They’re important because they speak to the needs of our society. I will be as cautious in explaining what’s going on as I was with Stella, keeping in mind that there are children in the room, some of whom are mine. And so I want to keep things as light as possible.
And realizing that everybody in this room is in a different place in life, I want to make these principles as broadly applicable as possible still remaining faithful to the text. I want you to understand that as we get into all of this over the next few weeks, that we’re going to look at some of these things, but as uncomfortable as they may be to talk about, I honestly believe that the failure of the church, not just our church, but churches in the western world, the failure of the church to address these topics, standing on the authority of God’s word, is a big part of the reason why we find ourselves in the kind of society we live in. Some of you may remember Rita Willoughby, who led the Pregnancy Resource Center until she passed away a couple of years.
But she talked about this in several conversations we had, that churches no longer challenge people to moral purity, and that’s why we have some of the problems that we have. And so we’re going to get into that today because it’s in God’s Word. And so we’re going to be in 1 Corinthians chapter 6 today.

_What you will do_.
A - Answer these questions about the sermon excerpt:
(i) Who led the Pregnancy Resource Center?
(ii) What does the speaker say churches no longer challenge people to?
(iii) Which chapter of 1 Corinthians will the sermon cover today?
B - Please reproduce the sermon excerpt word for word, beginning at the words "They’re important because" and stopping after "light as possible.".

_Dataset extract_.
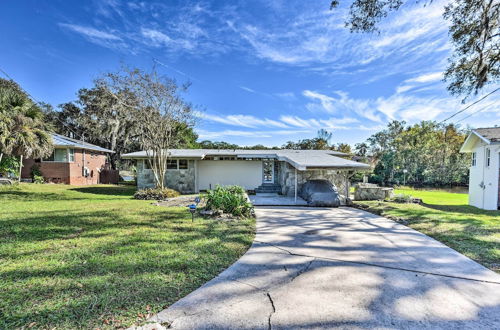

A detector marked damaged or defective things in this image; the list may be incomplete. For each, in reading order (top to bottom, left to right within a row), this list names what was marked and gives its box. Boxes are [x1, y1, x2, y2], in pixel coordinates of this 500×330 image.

crack in concrete driveway [132, 206, 500, 328]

_Answer section_.
A -
(i) Rita Willoughby
(ii) Moral purity
(iii) Chapter 6

B -
They’re important because they speak to the needs of our society. I will be as cautious in explaining what’s going on as I was with Stella, keeping in mind that there are children in the room, some of whom are mine. And so I want to keep things as light as possible.